Lasse utilizó la cinta para maniatar a Karin con las manos a la espalda. Ella no sabía si oponer resistencia. Mejor hablar, decidió. Hacerse notar como un ser humano de carne y hueso, no sólo como un estorbo que quitar de en medio. ¿Cuánto tardaría Robban en hablar con Carsten y descubrir que ella no había llamado pidiendo refuerzos? Rogó que fuera pronto.

—¿Adonde nos dirigimos? —preguntó, sin saber qué más decir.

El ambiente a bordo era tenso y, cuando salieron de la bocana norte, las olas empezaron a mover el barco peligrosamente. Se dirigen a Pater Noster o al punto entre Systrarna y Elloven, pensó Karin. Al fin y al cabo, Waldemar conocía la posición, al menos someramente. Ella misma le había dado la latitud y la longitud.

—¿Habéis encontrado algo? —preguntó, a falta de algo mejor—. Me refiero a algo ahí fuera.

Los hombres se miraron. Cuanto más supiera, más peligrosa sería, pero si no la veían como un ser humano sería aún peor. Por otro lado, si se lo contaban todo sólo podría deberse a dos razones: una, que estaban seguros de salirse con la suya; y dos... Prefirió no pensar en esta segunda alternativa.

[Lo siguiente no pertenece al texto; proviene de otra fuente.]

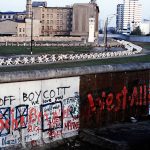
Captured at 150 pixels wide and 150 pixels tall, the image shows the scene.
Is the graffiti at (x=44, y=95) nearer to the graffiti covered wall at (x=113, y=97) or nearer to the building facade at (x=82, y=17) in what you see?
the graffiti covered wall at (x=113, y=97)

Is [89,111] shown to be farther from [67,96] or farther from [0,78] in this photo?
[0,78]

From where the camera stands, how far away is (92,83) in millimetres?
12531

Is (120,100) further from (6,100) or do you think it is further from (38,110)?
(6,100)

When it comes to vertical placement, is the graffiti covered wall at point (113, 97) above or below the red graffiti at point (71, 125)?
above

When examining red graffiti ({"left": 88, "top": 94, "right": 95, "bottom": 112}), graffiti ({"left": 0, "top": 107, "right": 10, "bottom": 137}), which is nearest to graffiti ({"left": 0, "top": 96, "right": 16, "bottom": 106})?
graffiti ({"left": 0, "top": 107, "right": 10, "bottom": 137})

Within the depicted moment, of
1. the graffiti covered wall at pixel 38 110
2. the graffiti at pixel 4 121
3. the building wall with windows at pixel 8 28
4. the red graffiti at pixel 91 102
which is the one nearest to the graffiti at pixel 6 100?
the graffiti covered wall at pixel 38 110

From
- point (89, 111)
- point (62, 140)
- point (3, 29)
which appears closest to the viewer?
point (62, 140)

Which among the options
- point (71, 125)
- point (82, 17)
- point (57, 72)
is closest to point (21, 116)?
point (57, 72)

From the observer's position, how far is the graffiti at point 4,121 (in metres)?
9.87

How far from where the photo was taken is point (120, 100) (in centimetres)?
1370

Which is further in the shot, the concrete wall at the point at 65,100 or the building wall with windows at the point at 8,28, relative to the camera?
the building wall with windows at the point at 8,28

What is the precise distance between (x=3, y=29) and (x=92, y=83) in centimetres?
17059

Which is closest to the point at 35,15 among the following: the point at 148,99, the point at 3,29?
the point at 3,29

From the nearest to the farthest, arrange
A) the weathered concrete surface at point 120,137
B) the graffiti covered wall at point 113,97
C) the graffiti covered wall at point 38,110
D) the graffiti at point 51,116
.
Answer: the graffiti covered wall at point 38,110 < the weathered concrete surface at point 120,137 < the graffiti at point 51,116 < the graffiti covered wall at point 113,97
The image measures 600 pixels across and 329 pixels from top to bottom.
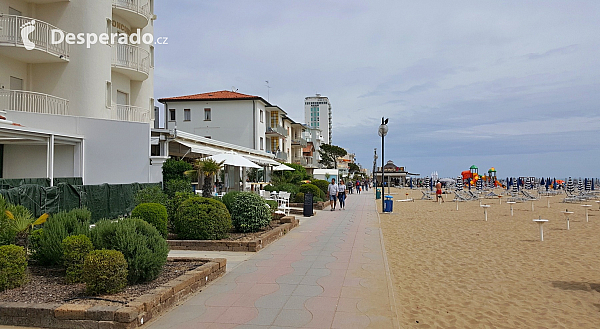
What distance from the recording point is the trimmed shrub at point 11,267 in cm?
555

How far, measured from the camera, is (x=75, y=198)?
519 inches

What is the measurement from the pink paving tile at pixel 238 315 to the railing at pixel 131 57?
18.4 metres

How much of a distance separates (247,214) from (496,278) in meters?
6.24

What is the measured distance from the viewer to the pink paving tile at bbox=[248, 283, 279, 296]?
6.38m

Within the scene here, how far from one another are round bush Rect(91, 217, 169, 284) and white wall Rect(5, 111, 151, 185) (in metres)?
12.8

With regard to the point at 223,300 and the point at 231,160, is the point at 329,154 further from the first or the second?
the point at 223,300

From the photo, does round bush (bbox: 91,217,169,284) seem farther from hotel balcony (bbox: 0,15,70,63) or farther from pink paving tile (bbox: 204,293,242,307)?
hotel balcony (bbox: 0,15,70,63)

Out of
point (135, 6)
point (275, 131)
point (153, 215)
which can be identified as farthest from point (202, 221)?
point (275, 131)

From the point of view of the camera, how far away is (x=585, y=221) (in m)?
17.4

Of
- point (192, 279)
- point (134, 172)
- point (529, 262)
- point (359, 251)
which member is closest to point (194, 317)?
point (192, 279)

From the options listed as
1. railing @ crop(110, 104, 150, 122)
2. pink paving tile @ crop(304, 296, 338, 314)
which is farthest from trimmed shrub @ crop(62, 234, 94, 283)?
railing @ crop(110, 104, 150, 122)

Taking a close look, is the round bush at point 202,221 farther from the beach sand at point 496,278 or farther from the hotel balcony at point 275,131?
the hotel balcony at point 275,131

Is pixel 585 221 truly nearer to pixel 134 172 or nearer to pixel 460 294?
pixel 460 294

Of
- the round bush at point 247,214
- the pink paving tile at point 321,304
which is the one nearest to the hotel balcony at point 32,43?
the round bush at point 247,214
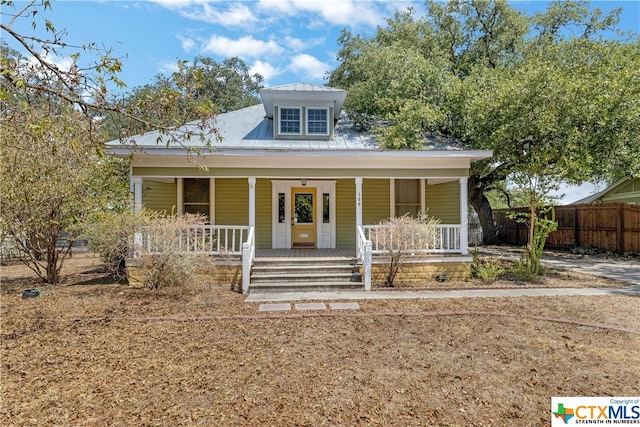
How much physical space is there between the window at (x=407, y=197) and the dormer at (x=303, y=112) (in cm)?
293

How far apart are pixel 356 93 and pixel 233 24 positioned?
6355 mm

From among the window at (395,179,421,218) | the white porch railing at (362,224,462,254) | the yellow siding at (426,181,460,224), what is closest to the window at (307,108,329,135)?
the window at (395,179,421,218)

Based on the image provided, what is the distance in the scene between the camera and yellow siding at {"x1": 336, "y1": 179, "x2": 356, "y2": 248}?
11.7 m

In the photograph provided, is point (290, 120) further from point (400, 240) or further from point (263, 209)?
point (400, 240)

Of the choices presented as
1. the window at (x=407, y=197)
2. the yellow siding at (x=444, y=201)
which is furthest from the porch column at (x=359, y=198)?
the yellow siding at (x=444, y=201)

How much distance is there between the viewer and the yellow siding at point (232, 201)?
11344 mm

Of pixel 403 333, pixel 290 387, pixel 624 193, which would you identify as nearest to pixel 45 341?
pixel 290 387

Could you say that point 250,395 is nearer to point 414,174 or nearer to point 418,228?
point 418,228

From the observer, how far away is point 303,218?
1164cm

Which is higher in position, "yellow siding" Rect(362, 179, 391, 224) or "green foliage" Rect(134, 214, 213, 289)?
"yellow siding" Rect(362, 179, 391, 224)

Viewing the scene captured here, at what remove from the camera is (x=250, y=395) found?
328cm

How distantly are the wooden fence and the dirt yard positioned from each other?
9.51m

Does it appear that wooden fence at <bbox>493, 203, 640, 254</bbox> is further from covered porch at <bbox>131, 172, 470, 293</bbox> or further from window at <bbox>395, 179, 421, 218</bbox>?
covered porch at <bbox>131, 172, 470, 293</bbox>

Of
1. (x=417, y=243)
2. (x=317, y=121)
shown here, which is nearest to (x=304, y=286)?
(x=417, y=243)
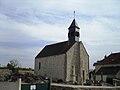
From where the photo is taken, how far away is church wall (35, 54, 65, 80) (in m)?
50.2

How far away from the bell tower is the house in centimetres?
884

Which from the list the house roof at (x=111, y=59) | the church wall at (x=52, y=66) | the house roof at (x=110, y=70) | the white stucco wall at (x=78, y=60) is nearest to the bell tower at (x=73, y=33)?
the white stucco wall at (x=78, y=60)

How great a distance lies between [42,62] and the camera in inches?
2296

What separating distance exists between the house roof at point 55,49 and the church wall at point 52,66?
990 millimetres

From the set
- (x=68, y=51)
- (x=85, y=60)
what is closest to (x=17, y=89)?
(x=68, y=51)

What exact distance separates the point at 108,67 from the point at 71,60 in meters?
11.1

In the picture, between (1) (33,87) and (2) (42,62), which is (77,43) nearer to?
(2) (42,62)

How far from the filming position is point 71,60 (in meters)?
50.1

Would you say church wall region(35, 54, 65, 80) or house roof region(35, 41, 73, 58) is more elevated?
house roof region(35, 41, 73, 58)

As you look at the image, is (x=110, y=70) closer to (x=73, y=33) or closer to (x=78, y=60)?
(x=78, y=60)

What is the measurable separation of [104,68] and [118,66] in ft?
13.5

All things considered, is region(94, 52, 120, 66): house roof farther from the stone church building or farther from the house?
the stone church building

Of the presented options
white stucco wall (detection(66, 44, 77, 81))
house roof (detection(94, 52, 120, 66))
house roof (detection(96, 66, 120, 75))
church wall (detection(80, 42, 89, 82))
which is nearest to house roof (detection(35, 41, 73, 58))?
white stucco wall (detection(66, 44, 77, 81))

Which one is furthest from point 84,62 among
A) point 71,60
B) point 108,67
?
point 108,67
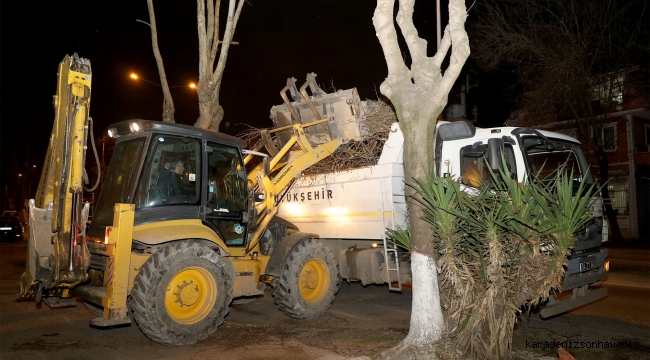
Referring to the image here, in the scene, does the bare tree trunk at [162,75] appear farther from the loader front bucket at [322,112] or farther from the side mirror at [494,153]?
the side mirror at [494,153]

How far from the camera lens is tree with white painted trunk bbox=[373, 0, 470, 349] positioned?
212 inches

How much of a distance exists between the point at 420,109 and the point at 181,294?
150 inches

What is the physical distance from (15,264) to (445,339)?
1627cm

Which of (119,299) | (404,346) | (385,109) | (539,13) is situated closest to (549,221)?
(404,346)

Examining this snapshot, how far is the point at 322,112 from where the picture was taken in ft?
28.2

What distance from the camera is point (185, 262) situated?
6125 mm

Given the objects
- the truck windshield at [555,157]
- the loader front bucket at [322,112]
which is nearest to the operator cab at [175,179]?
the loader front bucket at [322,112]

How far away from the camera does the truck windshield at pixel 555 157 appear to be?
272 inches

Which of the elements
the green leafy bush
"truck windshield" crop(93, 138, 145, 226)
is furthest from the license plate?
"truck windshield" crop(93, 138, 145, 226)

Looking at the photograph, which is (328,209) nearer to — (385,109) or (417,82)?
(385,109)

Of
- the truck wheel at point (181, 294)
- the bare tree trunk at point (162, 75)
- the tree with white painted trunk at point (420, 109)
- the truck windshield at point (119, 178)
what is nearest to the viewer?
the tree with white painted trunk at point (420, 109)

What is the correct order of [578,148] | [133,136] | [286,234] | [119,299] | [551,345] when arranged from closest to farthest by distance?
[119,299], [551,345], [133,136], [578,148], [286,234]

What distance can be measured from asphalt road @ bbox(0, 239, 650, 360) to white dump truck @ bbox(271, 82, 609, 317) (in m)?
0.56

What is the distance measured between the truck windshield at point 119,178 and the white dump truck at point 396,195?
3107mm
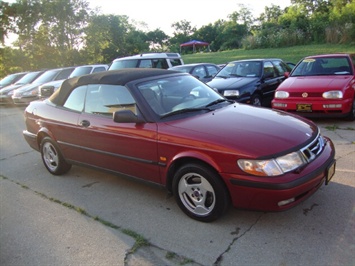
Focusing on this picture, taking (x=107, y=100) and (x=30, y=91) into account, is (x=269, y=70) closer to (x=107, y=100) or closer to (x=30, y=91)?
(x=107, y=100)

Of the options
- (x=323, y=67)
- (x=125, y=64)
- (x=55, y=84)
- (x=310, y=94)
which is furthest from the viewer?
(x=55, y=84)

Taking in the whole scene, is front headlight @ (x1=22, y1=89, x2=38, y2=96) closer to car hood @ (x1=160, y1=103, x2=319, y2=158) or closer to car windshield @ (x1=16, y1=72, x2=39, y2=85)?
car windshield @ (x1=16, y1=72, x2=39, y2=85)

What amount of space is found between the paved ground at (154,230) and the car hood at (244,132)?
2.55 ft

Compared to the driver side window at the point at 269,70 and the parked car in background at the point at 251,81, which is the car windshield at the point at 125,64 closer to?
the parked car in background at the point at 251,81

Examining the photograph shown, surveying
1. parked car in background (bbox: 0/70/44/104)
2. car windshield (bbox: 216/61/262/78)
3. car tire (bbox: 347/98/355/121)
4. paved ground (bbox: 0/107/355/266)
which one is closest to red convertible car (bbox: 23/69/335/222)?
paved ground (bbox: 0/107/355/266)

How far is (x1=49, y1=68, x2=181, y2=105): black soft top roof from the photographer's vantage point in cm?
403

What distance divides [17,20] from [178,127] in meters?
30.0

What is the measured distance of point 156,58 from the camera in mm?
11727

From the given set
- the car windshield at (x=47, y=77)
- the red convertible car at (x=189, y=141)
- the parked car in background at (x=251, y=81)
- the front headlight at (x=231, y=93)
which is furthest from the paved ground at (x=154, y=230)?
the car windshield at (x=47, y=77)

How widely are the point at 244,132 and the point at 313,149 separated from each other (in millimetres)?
718

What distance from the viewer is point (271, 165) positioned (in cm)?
287

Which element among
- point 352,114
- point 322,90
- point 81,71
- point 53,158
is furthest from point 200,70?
point 53,158

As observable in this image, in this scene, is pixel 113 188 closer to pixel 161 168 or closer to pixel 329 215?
pixel 161 168

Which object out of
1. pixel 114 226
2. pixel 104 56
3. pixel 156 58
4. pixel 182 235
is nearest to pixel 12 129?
pixel 156 58
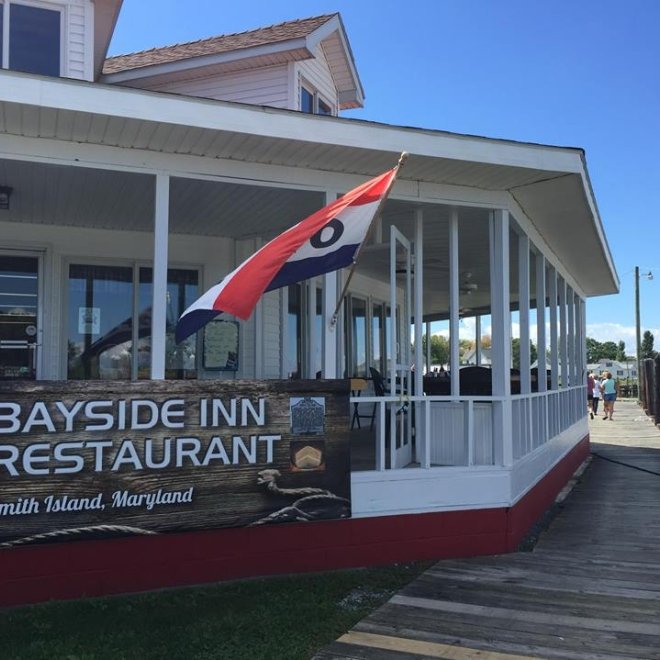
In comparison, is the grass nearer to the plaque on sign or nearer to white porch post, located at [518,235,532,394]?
the plaque on sign

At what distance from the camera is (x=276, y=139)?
511cm

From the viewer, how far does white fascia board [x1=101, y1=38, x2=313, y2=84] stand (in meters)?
9.45

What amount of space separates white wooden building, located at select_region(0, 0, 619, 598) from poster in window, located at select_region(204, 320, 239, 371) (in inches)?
4.4

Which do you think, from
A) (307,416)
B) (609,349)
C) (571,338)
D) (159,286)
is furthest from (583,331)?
(609,349)

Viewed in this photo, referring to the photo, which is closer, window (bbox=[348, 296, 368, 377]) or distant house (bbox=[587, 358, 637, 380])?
window (bbox=[348, 296, 368, 377])

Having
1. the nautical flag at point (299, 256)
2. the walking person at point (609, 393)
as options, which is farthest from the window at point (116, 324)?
the walking person at point (609, 393)

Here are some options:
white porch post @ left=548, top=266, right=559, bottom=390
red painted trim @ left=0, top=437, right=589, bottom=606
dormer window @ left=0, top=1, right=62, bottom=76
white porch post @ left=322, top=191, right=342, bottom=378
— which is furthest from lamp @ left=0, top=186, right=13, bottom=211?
white porch post @ left=548, top=266, right=559, bottom=390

La oscuridad se cernió sobre el barco y sobre la mente de Karin. Intentó espantarla a medida que arreciaba el viento.

Aquella noche, a las 20.47 horas, la embarcación del práctico entró sigilosamente y sin luces de posición en la dársena de Hamneskár. Poco después fueron estibadas ocho arcas desde un barco auxiliar. Las olas rompientes rugían contra el malecón. El fiordo de Marstrand estaba encolerizado y Karin se vio empapada de agua salada cuando Waldemar la arrastró a la cubierta y la empujó a tierra. Alzó la mirada hacia el cielo, donde las estrellas empezaban a titilar. ¡Di algo!, se ordenó. ¡Habla y no te quedes como una pasmada! Sin embargo, las palabras se le habían terminado. Entonces se puso a canturrear.